─── Dataset entries
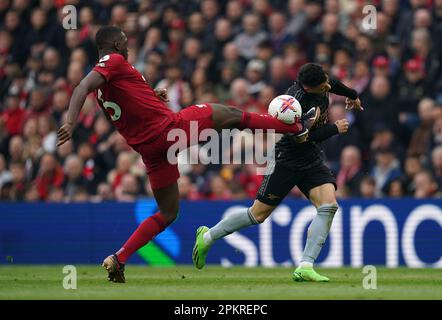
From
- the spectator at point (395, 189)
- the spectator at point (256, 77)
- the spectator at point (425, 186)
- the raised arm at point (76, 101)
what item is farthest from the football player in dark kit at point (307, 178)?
the spectator at point (256, 77)

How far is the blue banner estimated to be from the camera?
14727 mm

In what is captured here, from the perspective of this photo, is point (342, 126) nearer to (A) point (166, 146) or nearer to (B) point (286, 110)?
(B) point (286, 110)

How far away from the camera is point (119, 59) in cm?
1038

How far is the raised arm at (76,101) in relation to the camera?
980cm

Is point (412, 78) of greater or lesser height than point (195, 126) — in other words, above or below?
above

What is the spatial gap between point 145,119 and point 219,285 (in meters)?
1.84

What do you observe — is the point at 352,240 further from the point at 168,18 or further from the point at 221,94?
the point at 168,18

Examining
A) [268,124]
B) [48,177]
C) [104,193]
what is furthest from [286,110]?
[48,177]

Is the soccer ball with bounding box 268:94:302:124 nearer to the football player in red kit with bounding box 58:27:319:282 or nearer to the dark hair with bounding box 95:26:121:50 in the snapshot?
the football player in red kit with bounding box 58:27:319:282

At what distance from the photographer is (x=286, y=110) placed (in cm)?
1048

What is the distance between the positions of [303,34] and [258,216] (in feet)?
22.4

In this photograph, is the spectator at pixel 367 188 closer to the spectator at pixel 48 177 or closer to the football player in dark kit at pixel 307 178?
the football player in dark kit at pixel 307 178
──────
_To do:_
Arrange the lines of the listing above, from its first line up to and including the line containing "what item is", as a JSON list of strings with one string per line. Omit blank lines and leave out the picture.

_Response below:_
[
  "From",
  "- the spectator at point (395, 189)",
  "- the spectator at point (256, 77)",
  "- the spectator at point (425, 186)",
  "- the raised arm at point (76, 101)",
  "what item is farthest from the football player in dark kit at point (307, 178)?"
]